8. It features virtual reality as a key component to the show.

Nuff said. (featured below: Ron Moore’s failed pilot Virtuality.  There was a lot of virtual reality.)


9. Franchise Fallout

Not to be confused with Franchise Fatigue, Franchise Fallout occurs when a studio decides to put a genuinely creative spin on their spin-off by creating something entirely new.  What happens next is that fans of the original show become alienated because the new show is not like the old show.

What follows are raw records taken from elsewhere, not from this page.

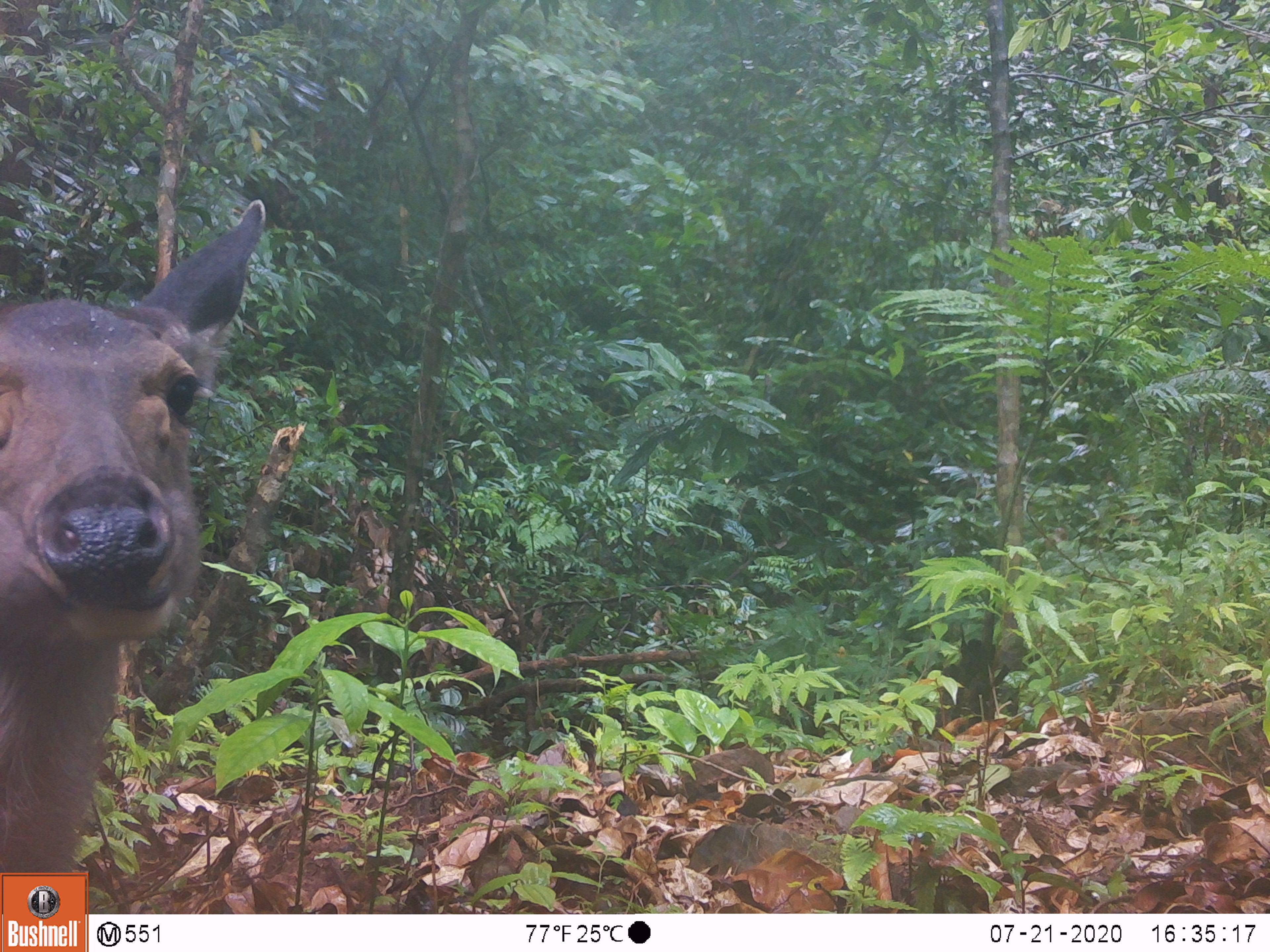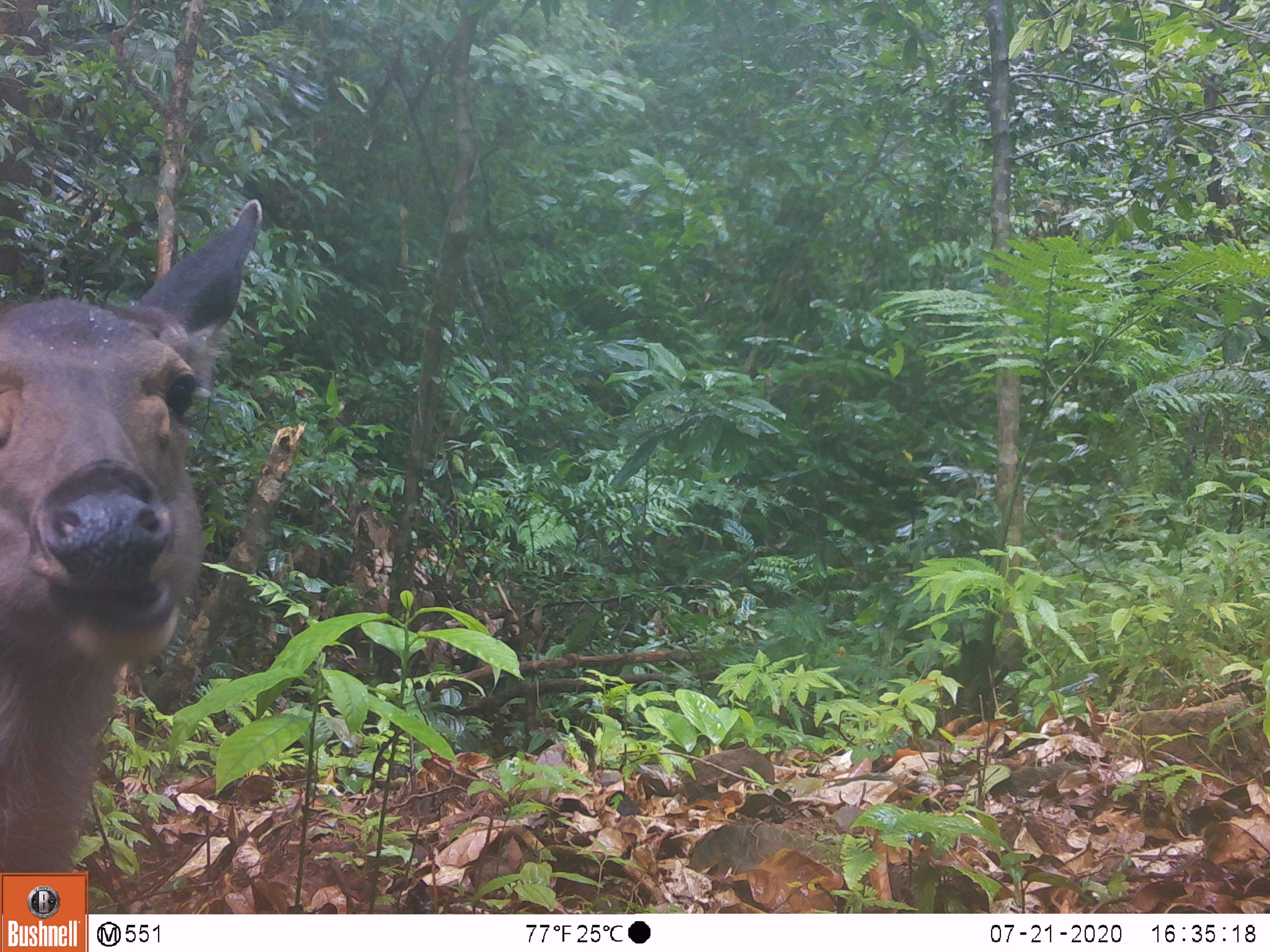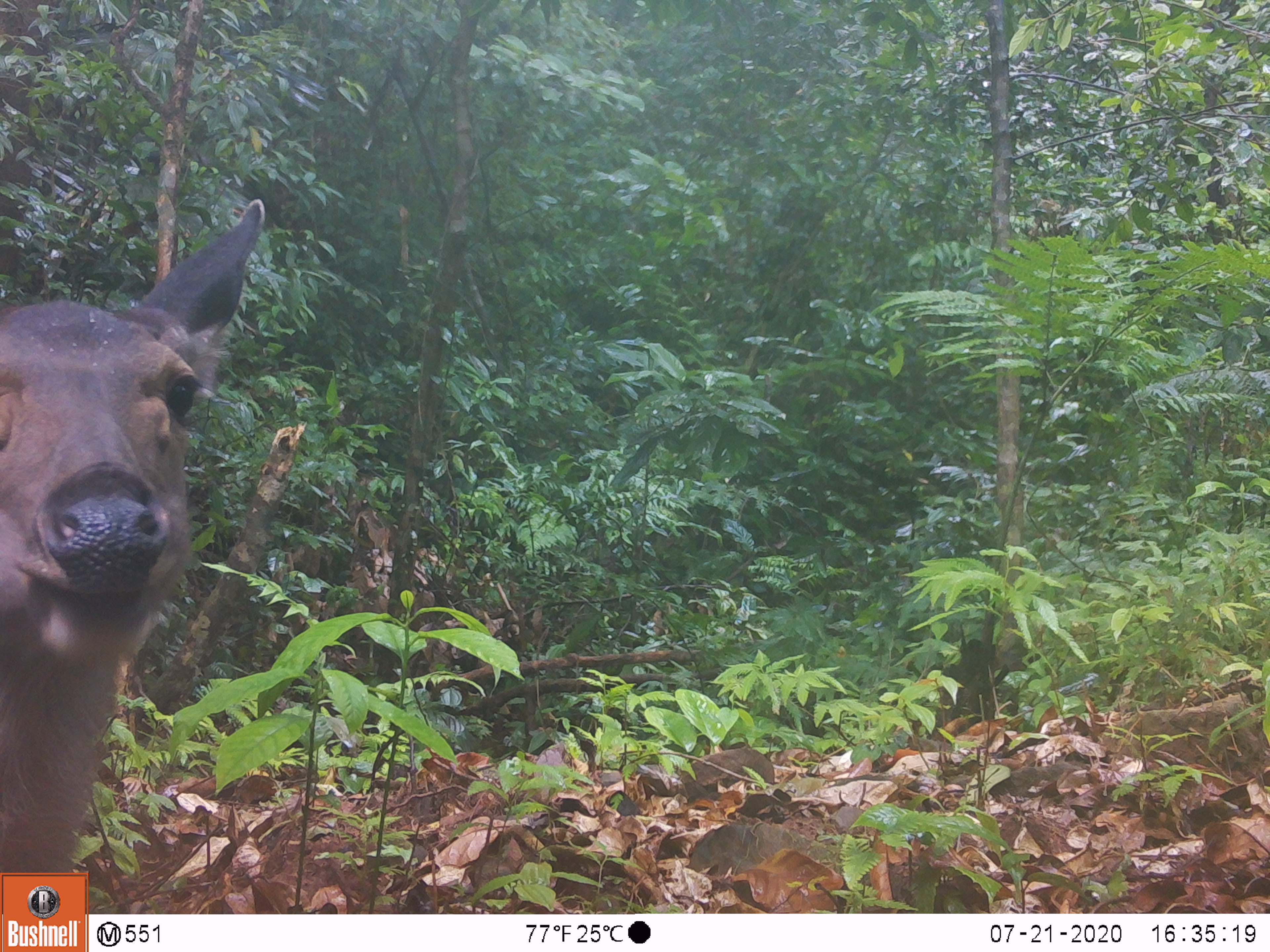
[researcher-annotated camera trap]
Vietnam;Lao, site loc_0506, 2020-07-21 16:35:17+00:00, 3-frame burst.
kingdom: Animalia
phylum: Chordata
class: Mammalia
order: Artiodactyla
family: Cervidae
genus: Rusa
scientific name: Rusa unicolor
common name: sambar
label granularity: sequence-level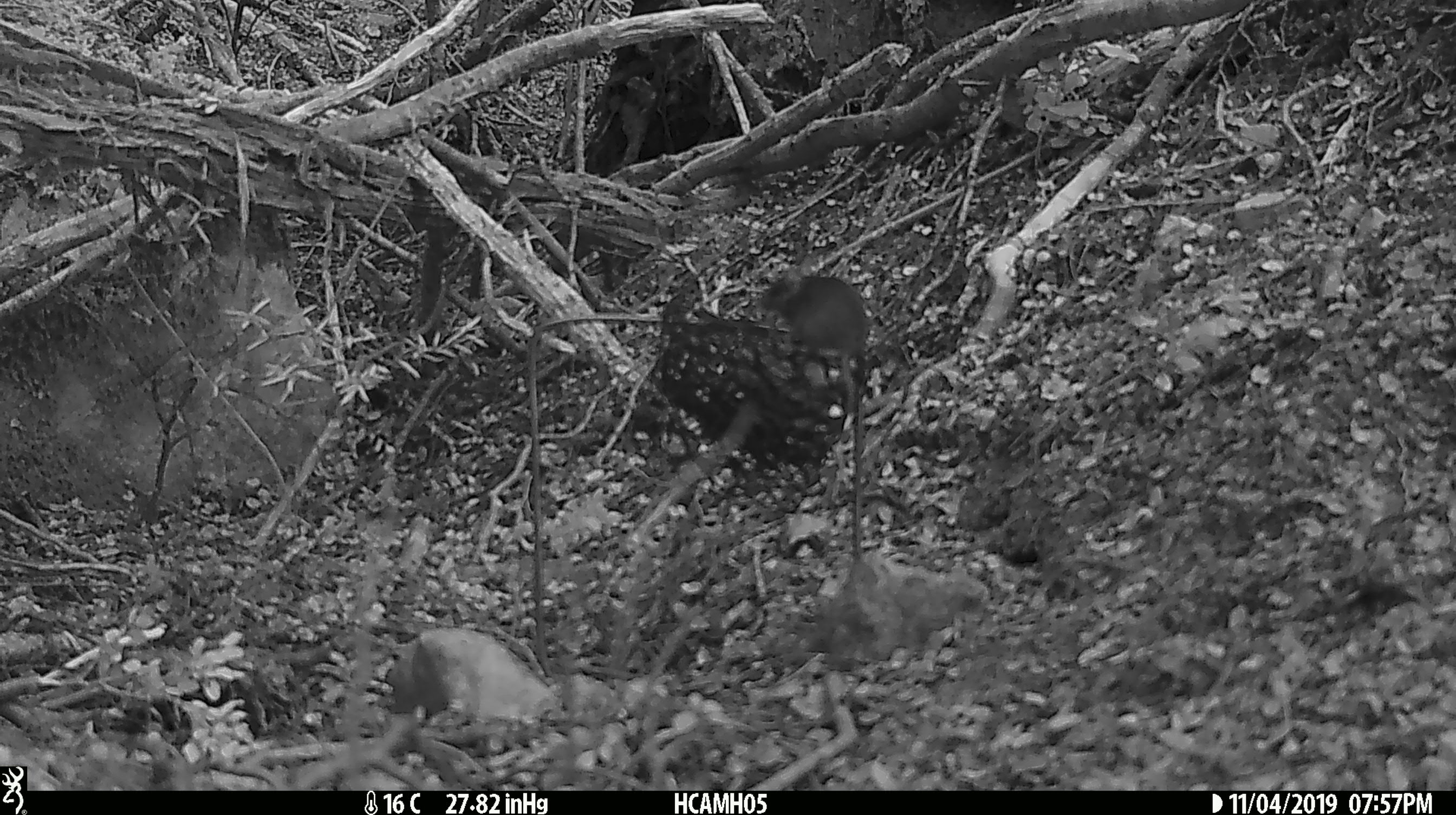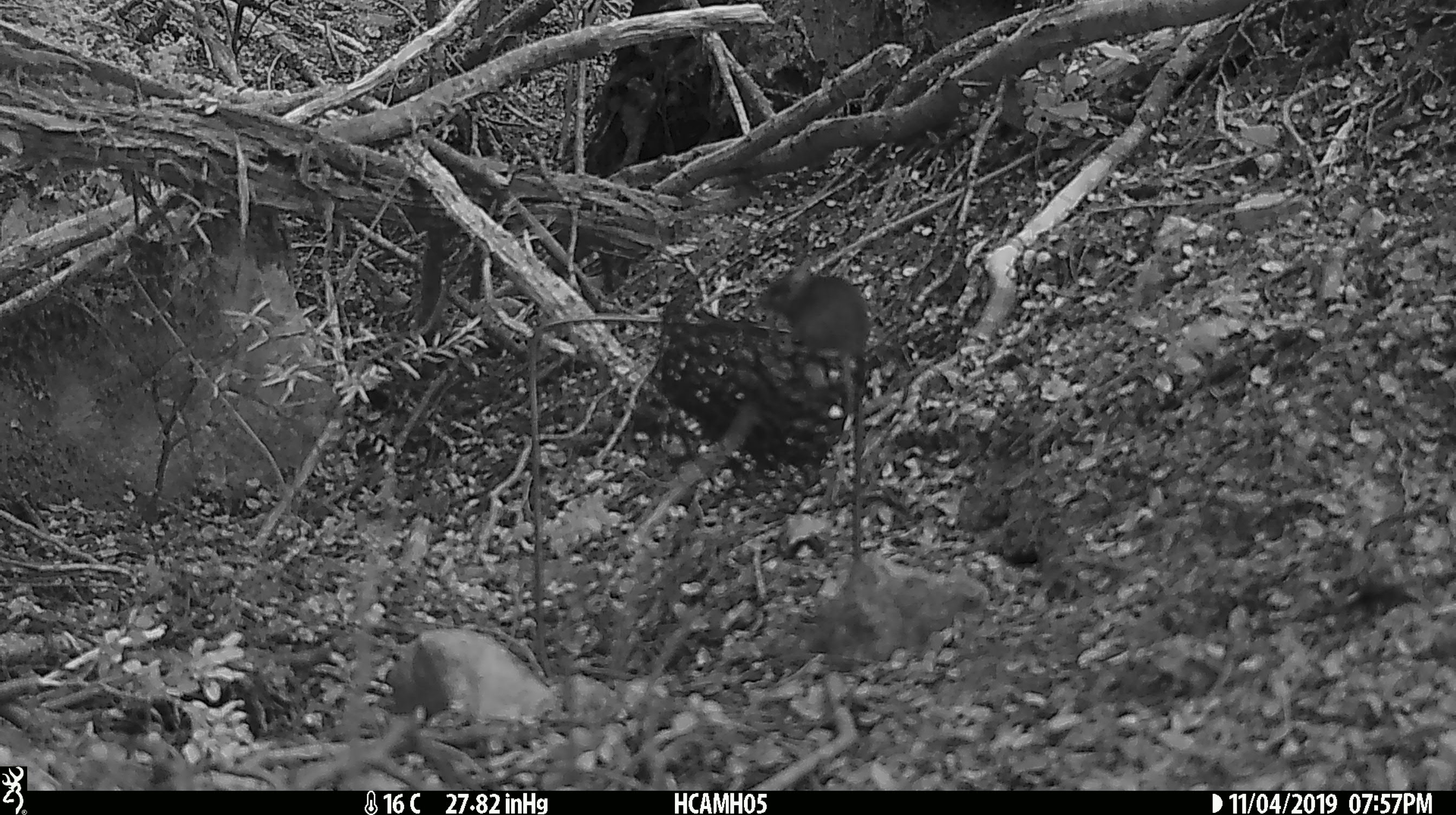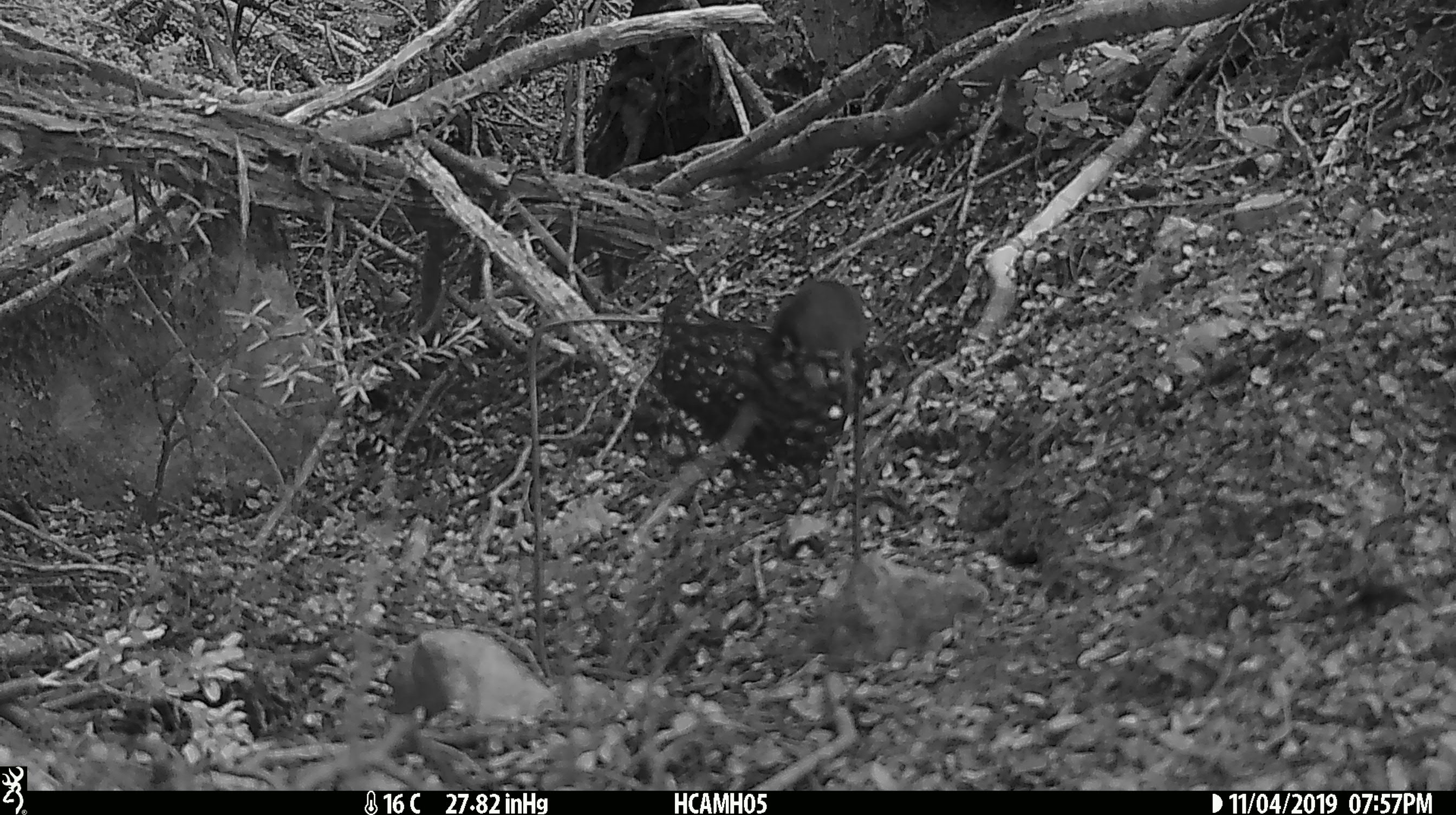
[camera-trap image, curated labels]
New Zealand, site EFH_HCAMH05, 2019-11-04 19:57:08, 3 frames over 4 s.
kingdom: Animalia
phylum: Chordata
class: Mammalia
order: Rodentia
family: Muridae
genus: Mus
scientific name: Mus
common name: mouse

When Battlestar Galactica spin-off Caprica first aired, it naturally drew the curious attention of BSG fans. However these same fans soon turned away because what Caprica was offering was family drama with corporate boardroom politics and not space battles and high stakes drama. Sometimes expectations can ruin a new show.   The same can be said of Stargate Universe.  If this show hadn’t been burdened with the word stargate in its title it may have fared better.


10. Insanity on the part of the network

We all know the story.  A hot new show looks promising, but then the network fiddles with the creative process by changing the episode order, switching the air dates or splitting up the season run with a ridiculously long hiatus and suddenly your favorite new show is consigned to the cancellation bin.


Do you agree with our top 10 genre TV fails?  Would any of these be enough to make you stop watching?  What are your personal peeves and what cancelled shows do they belong to?